Nutritionists say rosemary may be the key to living longer
01/09/2019 // Zoey Sky // Views

According to a study, rosemary (Rosmarinus officinalis) is more than an aromatic and flavorful herb. Researchers believe that the frequent use of the herb may be one of the main reasons why most of the residents of a town in Italy live up to 100 years old.

The study is a collaboration between researchers from the University of California, San Diego School of Medicine and the University of Rome La Sapienza.

Is rosemary the key to longevity?

To date, there are many supposed ways to live longer, such as taking yoga classes or going on vacations regularly. However, the results of the study seems to be closing in on one of the most effective ways to guarantee one's longevity.

For the study, researchers observed Acciaroli, a tiny village in Italy. At least 300 people who are around 100 years old reside in the village, and this figure accounts for an estimated 45 percent of the town's total population.

In comparison, the average life expectancy in Italy is 78.8 years old.

The researchers acknowledged that other factors may contribute to the impressive number of centenarians in the area, and these include:

  • Access to fresh air
  • Acciaroli's remote location
  • Lots of hiking and walking opportunities

However, some experts believe that the generous use of rosemary in the region's cuisine could be the main reason for the remarkable longevity of the village's elderly population. This is worth considering, especially since Acciaroli mostly follows a Mediterranean diet. Rosemary is native to the Mediterranean, and it is often used to season different dishes like casseroles, salads, soups, and stews. (Related: 8 Natural Healing Benefits of Rosemary.)


Jaclyn London, the Nutrition Director at the Good Housekeeping Instituteexplained that rosemary is commonly used in the Mediterranean diet. It can be used to cook savory dishes, and it is even used to make certain desserts. She added, "There is lots of research that the plant-based, whole-foods approach is optimal for weight loss, chronic disease prevention, and longevity."

Even if you're not an expert in the kitchen, you can easily incorporate rosemary into your cooking.
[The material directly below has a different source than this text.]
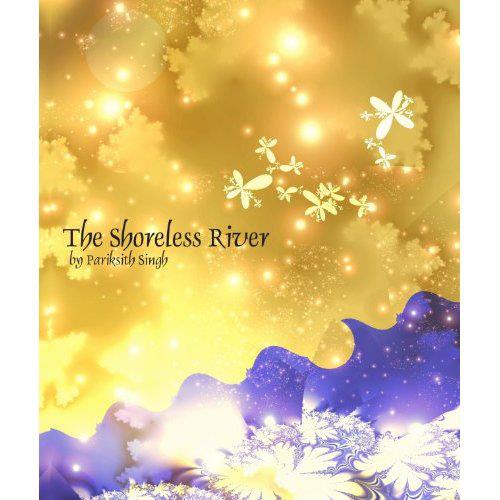 The Shoreless River Paperback by Pariksith Singh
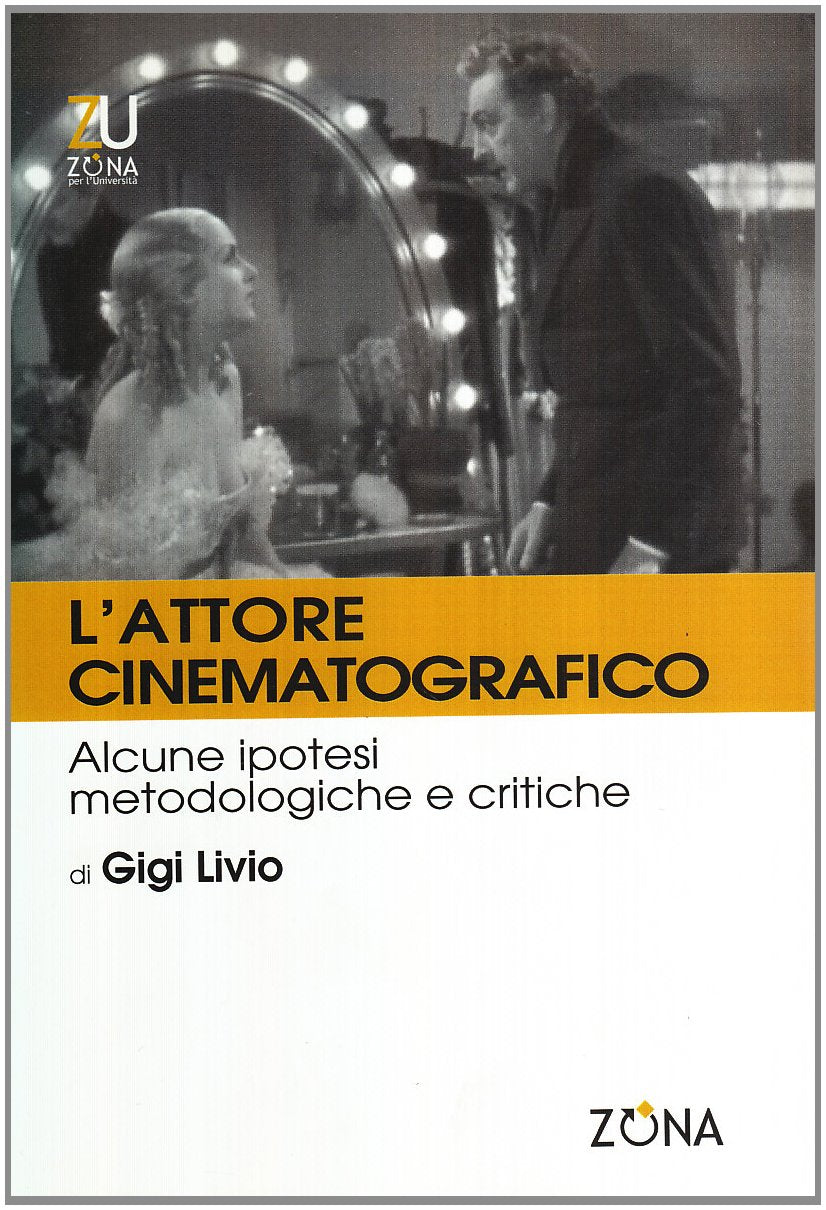 L' attore cinematografico. Appunti metodologici e critici Film, Art & Culture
London suggests that rosemary can be added to olive oil, white fish, or other dishes.

She concluded, "Herbs and spices in general can also help enhance flavor without adding extra salt, so they're ideal for anyone at risk for cardiovascular disease."

Tips for cooking with rosemary

To prepare rosemary, rinse fresh sprigs of the herb under cold running water then pat dry. When following a recipe that requires whole rosemary leaves, remove them from the woody stems. You can also add whole rosemary sprigs if you're making meat dishes or savory stews.

To store rosemary, put the sprigs in a plastic food storage bag with a damp paper towel. Fresh rosemary will keep for at least one week in the fridge.

Recipe for garlic and rosemary butter

This garlic and rosemary butter can be used as a topping for steak, a spread, or as vegetable butter. Alternatively, you can add it to baked potatoes or tossed pasta.


  • 2 medium cloves of garlic
  • 1 teaspoon (tsp) fresh lemon juice
  • 1 tsp kosher salt
  • 1/2 teaspoon fresh rosemary leaves (finely chopped)
  • 1 stick (4 ounces) butter (room temperature)


  1. Chop the garlic cloves, then mash them with the wide side of a chef's knife. You can also use a mortar and pestle.
  2. Take a small bowl, then combine the garlic with the fresh lemon juice and at least one teaspoon of kosher salt.
  3. Add 1/2 teaspoon of finely chopped fresh rosemary leaves, then mix well.
  4. Add the room temperature butter and mash with a fork until the ingredients are thoroughly blended.
  5. Put the butter on a sheet of wax paper, then shape it into a log. Wrap the garlic and rosemary butter well, then refrigerate it until chilled.
  6. Refrigerate or freeze the butter until you're ready to use it.